Complications of DC cardioversion

Complications are usually minor and include atrial and ventricular

premature beats and muscle soreness. Less commonly, but more


likely if patients have marginal left ventricular function or multiple

shocks are used, cardioversion precipitates myocyte damage and

electromechanical dissociation.

Implantable Cardioverter-Defibrillators

Implantable cardioverter-defibrillators cardiovert or defibrillate the

heart in response to ventricular tachycardia (VT) or ventricular

fibrillation (VF). Contemporary tiered-therapy ICDs also provide

antibradycardia pacing and antitachycardia pacing (to terminate

responsive atrial or ventricular tachycardias) and store intracardiac

electrograms.

The ICDs are implanted subcutaneously or subpectorally, with

electrodes inserted transvenously into the right ventricle and

sometimes also the right atrium. A biventricular ICD also has a left

ventricular epicardial lead placed via the coronary sinus venous

system or via thoracotomy. ICDs are the preferred treatment for

patients who have had an episode of VF or hemodynamically

significant VT not due to reversible or transient conditions (i.e.,

electrolyte disturbance, antiarrhythmic drug proarrhythmia, acute

MI). ICDs may also be indicated for patients with VT or VF inducible

during an electrophysiologic study and for patients with idiopathic or

ischemic cardiomyopathy, a left ventricular ejection fraction

of < 35%, and a high risk of VT or VF. Other indications are less

clear.86

Because ICDs treat rather than prevent VT or VF, patients prone to

these arrhythmias may require both an ICD and antiarrhythmic drugs


to reduce the number of episodes and need for uncomfortable

shocks; this approach also prolongs the life of the ICD.

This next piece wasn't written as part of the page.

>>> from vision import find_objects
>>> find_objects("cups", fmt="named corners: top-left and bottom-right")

Impulse generators for ICDs typically last about 5 years. ICDs may

malfunction by delivering inappropriate pacing or shocks in response

to sinus rhythm, SVTs, or nonphysiologically generated impulses (i.e.,

due to lead fracture). They also may malfunction by not delivering

appropriate pacing or shocks when needed because of factors such as

lead or impulse generator migration, undersensing, an increase in

pacing threshold due to fibrosis at the site of prior shocks, and

battery depletion.

In patients who report that the ICD has discharged but that no

associated symptoms of syncope, dyspnea, chest pain or persistent

palpitations occurred, follow up with the ICD clinic and/or the

electrophysiologist within the week is appropriate. The ICD can then

be electronically interrogated to determine the reason for discharge.

If such associated symptoms were present, or the patient received

multiple shocks, emergency department referral is indicated to look

for a treatable cause (i.e., coronary ischemia, electrolyte

abnormality) or device malfunction.87

Cardiac Resynchronization Therapy

In some patients, the normal, orderly, sequential relationship

between contraction of the cardiac chambers is disrupted (becomes

dyssynchronous). Dyssynchrony may be: 1) Atrioventricular, between

atrial and ventricular contraction, 2) Interventricular, between left

and right ventricular contraction, and 3) Intraventricular, between

different segments of left ventricular contraction.


Patients at risk for dyssynchrony include those with: ischemic or

nonischemic dilated cardiomyopathy, prolonged QRS interval (≥ 130

msec), left ventricular end-diastolic dimension ≥ 55 mm, and left

ventricular ejection fraction ≤ 35% in sinus rhythm.

Cardiac resynchronization therapy (CRT) involves use of a pacing

system to resynchronize cardiac contraction. Such systems usually

include a right atrial lead, right ventricular lead, and left ventricular

lead. Leads may be placed transvenously or surgically via

thoracotomy. In heart failure patients with New York Heart

Association (NYHA) class II, III, and IV symptoms, CRT can reduce

hospitalization for heart failure and reduce all-cause mortality.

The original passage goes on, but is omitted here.